Page extract.
This past spring, I re-took Intro to Creative writing as a Teaching Assistant. It was a rewarding albeit peculiar situation. I wrote in the class on the same schedule as the other students, though my page counts were twice as high as my mostly freshmen and sophomore classmates. However, teaching was part of my grade, and while the professor was away, I sat behind the desk and gave my two cents about Barthelme’s “The School” or Junot Díaz’s “Fiesta 1980.” But my two cents aren’t the two cents that matter here.

Students from that intro class invited me to read in November. I read my new short story, which you can read by clicking on this photo.
A story I wrote for class had some dopey characters, a family called the Murdy’s. They had taken on an exchange student, who was actually tricking them. The family try to address her culture in intelligent ways, but fail incredibly. Their failures seemed slightly mean spirited to some people in the class, and also to my professor. As someone who does know how to talk about writing and crafting stories, he gave me his two cents:
There’s a difference between letting characters do stupid things that we can laugh at and singling them out to mock them relentlessly.

Recorded data.

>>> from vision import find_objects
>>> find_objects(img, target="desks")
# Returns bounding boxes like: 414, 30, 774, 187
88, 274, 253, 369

Tasks to carry out.
1. Quote every sentence in the passage about the creative writing class that contains the phrase "two cents".
2. Pick up the passage about the creative writing class after its last sentence and keep writing it.

Results in order.
1.
- However, teaching was part of my grade, and while the professor was away, I sat behind the desk and gave my two cents about Barthelme’s “The School” or Junot Díaz’s “Fiesta 1980.”
- But my two cents aren’t the two cents that matter here.
- As someone who does know how to talk about writing and crafting stories, he gave me his two cents:

2.
It made a lot of sense in the context of my story—and a lot of sense in life. Mercilessly hounding characters, showing how stupid or rude they are, shows that the writer hasn’t tried hard enough to understand the characters. It shows that the writer only cares about the hero’s humanity.
In the real world, we know that no one is all bad, all terrible. Like Kurt Vonnegut wrote about studying anthropology in Slaughterhouse V:
Another thing they taught was that no one was ridiculous or bad or disgusting. Shortly before my father died, he said to me, ‘You know—you never wrote a story with a villain in it.’
I told him that was one of the things I learned in college after the war.
Writers have to treat characters like people who do stupid things but have motivations and reasons. (Vonnegut also said that every character should want something, even if it’s just a drink of water.) That doesn’t mean we can’t have a good laugh. But like students still figuring out how to talk about writing—we have to learn to do it right.